> **Task statement**: Pictures excluded, output the lines of the data below between the one holding "common name: domestic cow" and the one holding "A: Mouse (Mus).", inclusive, exactly as they stand.

> **Task input**:
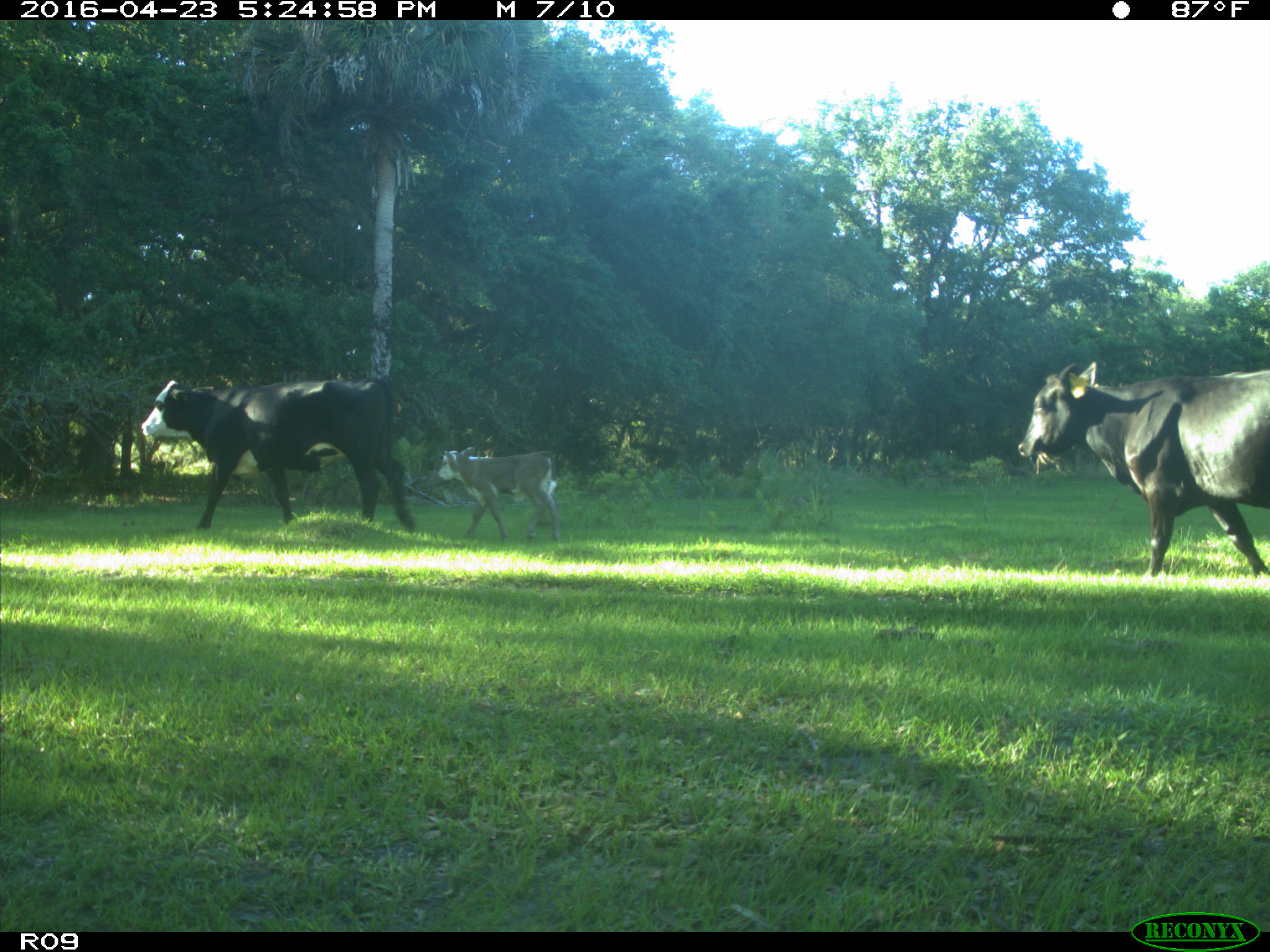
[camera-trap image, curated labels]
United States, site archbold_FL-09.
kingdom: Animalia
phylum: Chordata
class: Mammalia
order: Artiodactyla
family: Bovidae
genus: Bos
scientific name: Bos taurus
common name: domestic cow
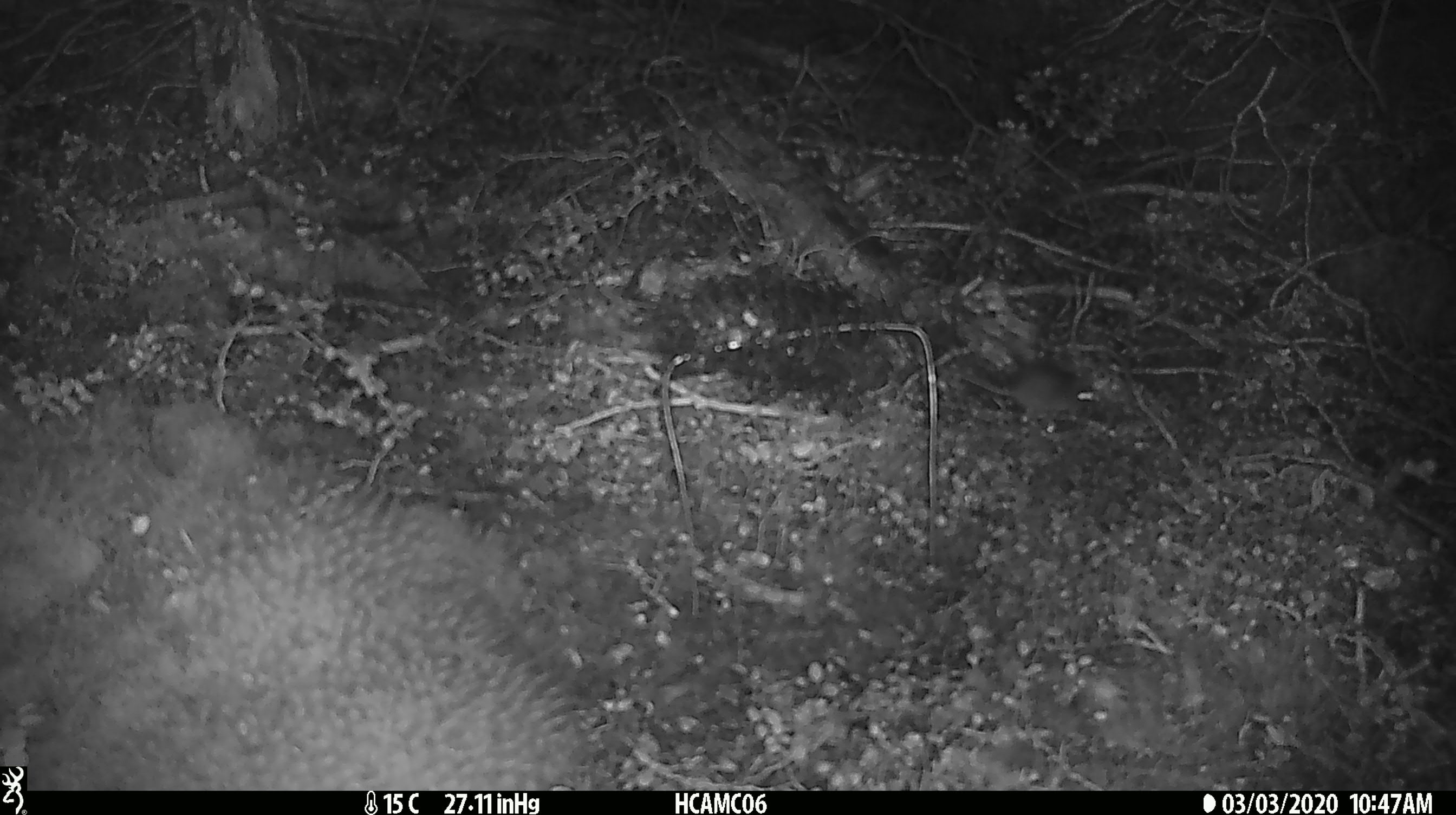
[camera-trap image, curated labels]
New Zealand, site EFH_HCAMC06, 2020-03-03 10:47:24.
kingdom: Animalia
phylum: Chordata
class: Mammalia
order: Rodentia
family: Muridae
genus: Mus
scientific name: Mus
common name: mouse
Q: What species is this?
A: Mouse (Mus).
--
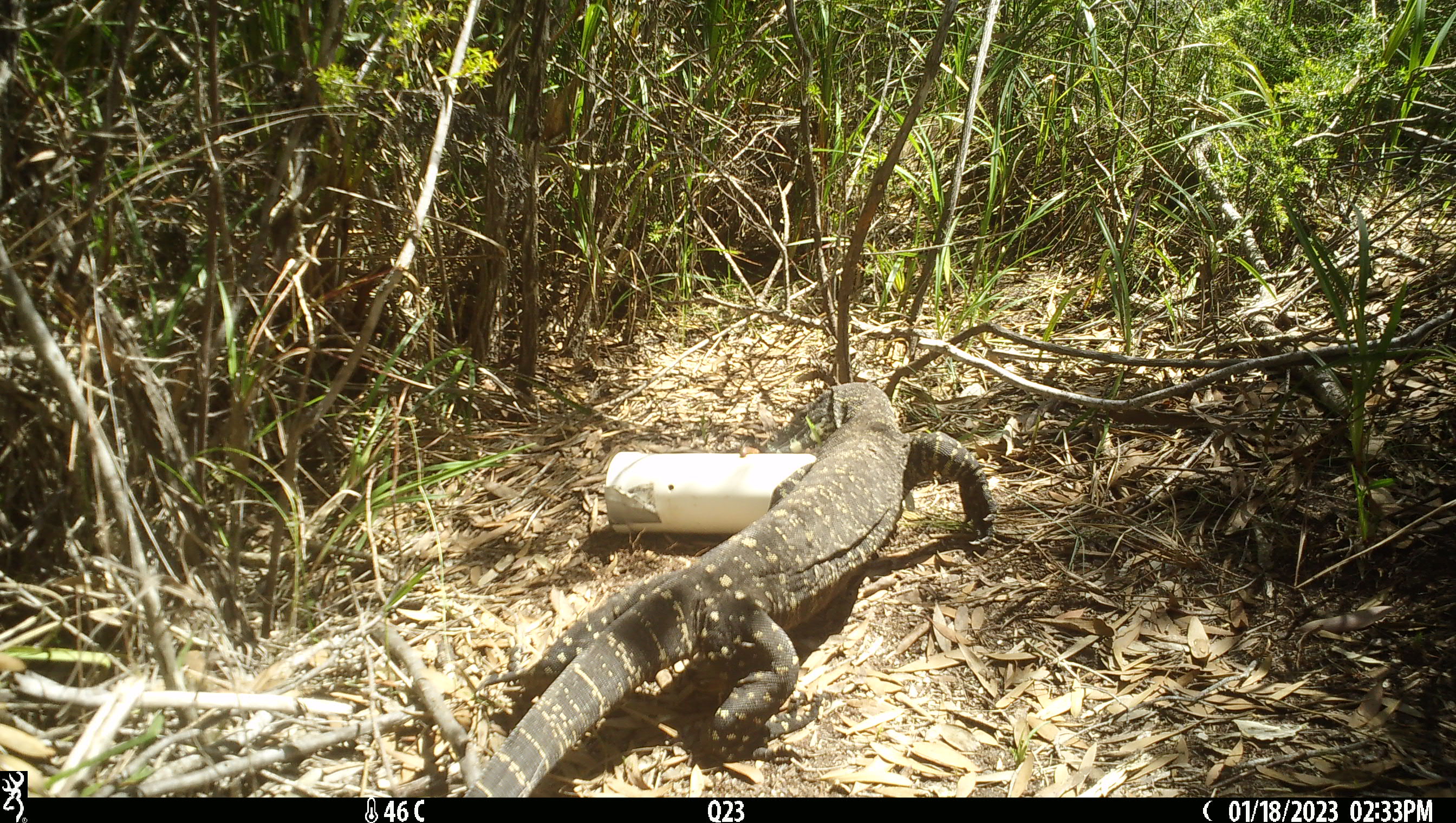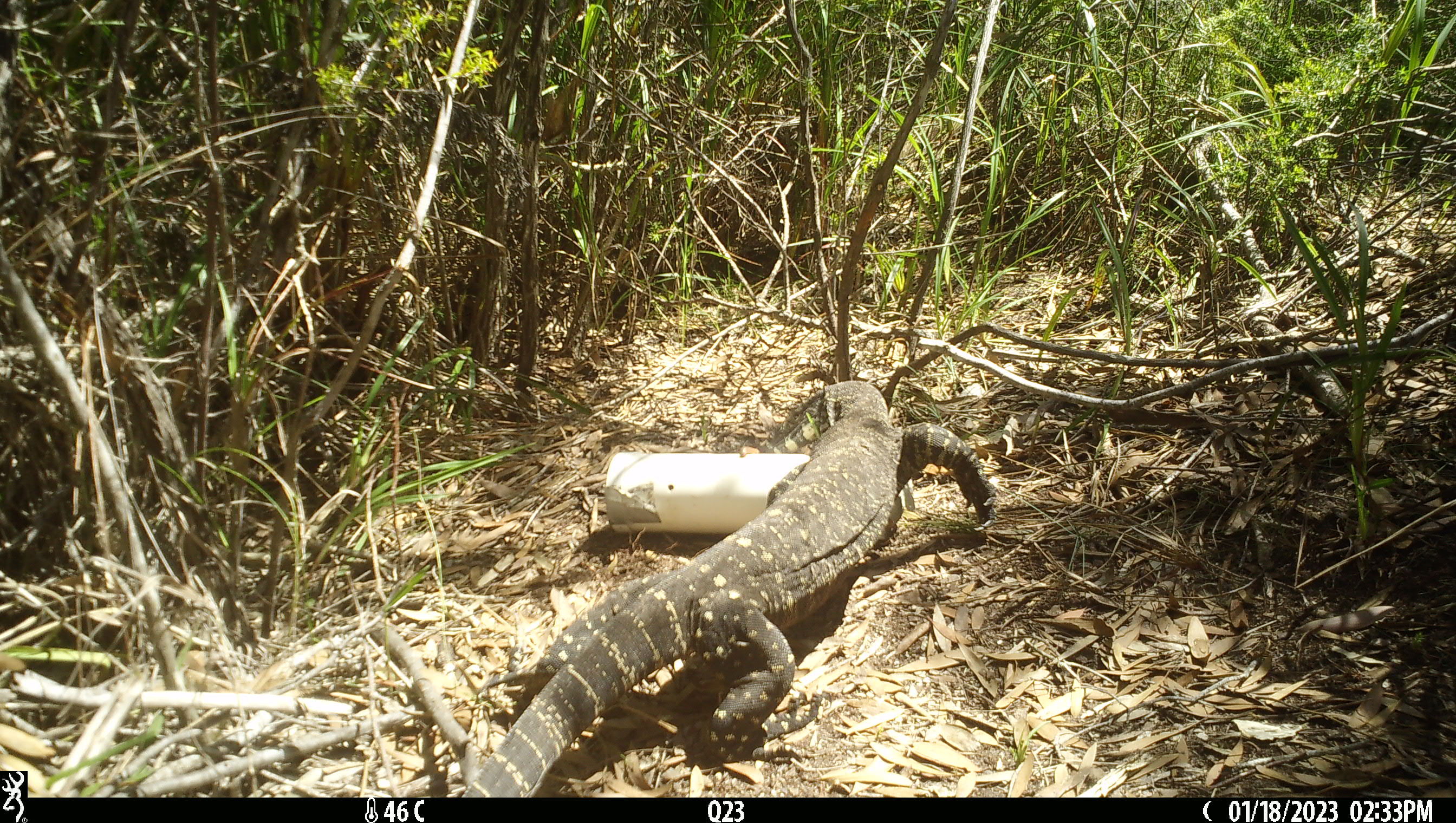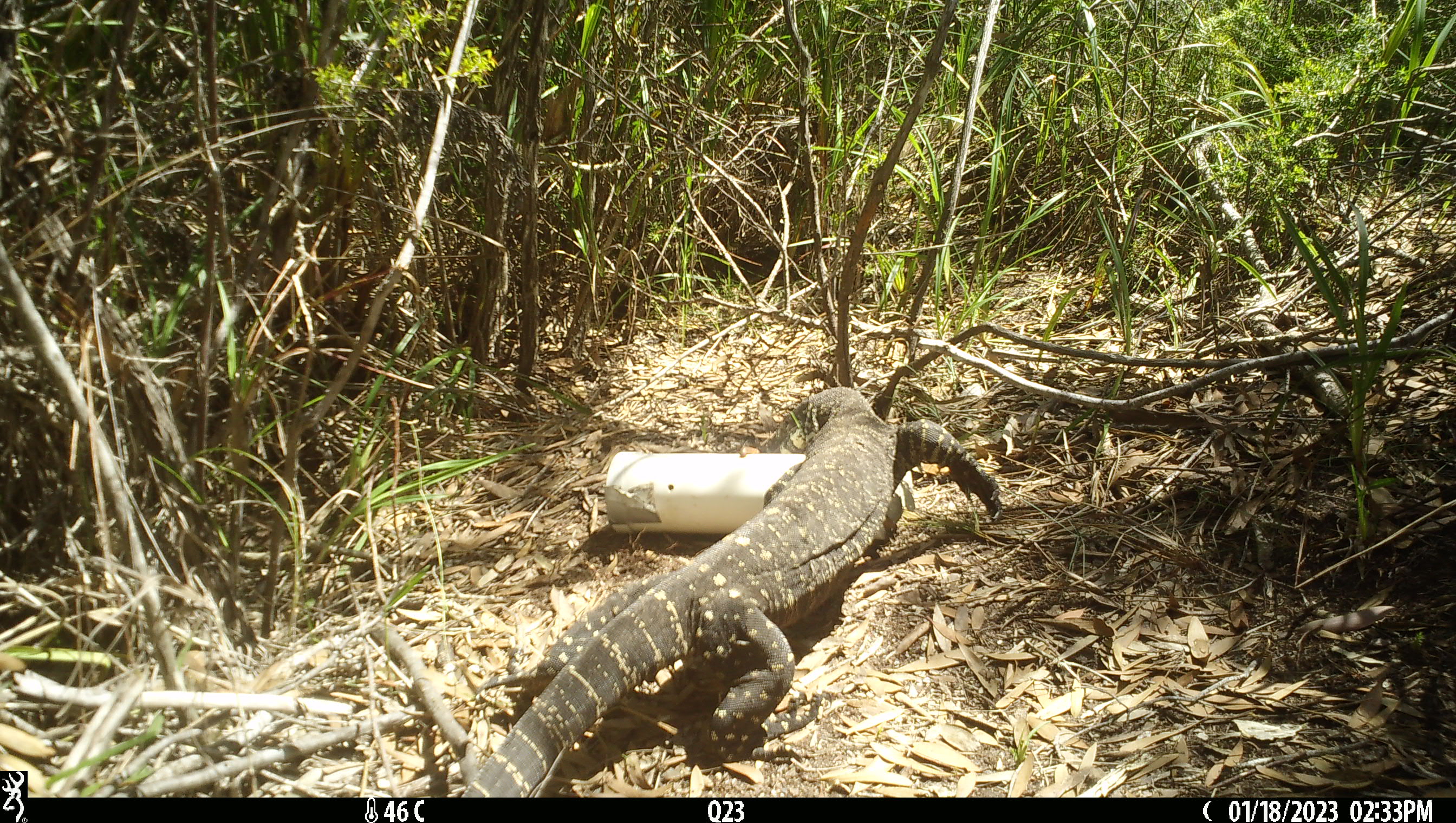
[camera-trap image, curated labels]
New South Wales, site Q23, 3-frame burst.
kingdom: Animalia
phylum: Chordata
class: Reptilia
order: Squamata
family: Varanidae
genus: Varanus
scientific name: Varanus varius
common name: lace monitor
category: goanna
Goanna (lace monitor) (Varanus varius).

> **Answer space**:
common name: domestic cow
[camera-trap image, curated labels]
New Zealand, site EFH_HCAMC06, 2020-03-03 10:47:24.
kingdom: Animalia
phylum: Chordata
class: Mammalia
order: Rodentia
family: Muridae
genus: Mus
scientific name: Mus
common name: mouse
Q: What species is this?
A: Mouse (Mus).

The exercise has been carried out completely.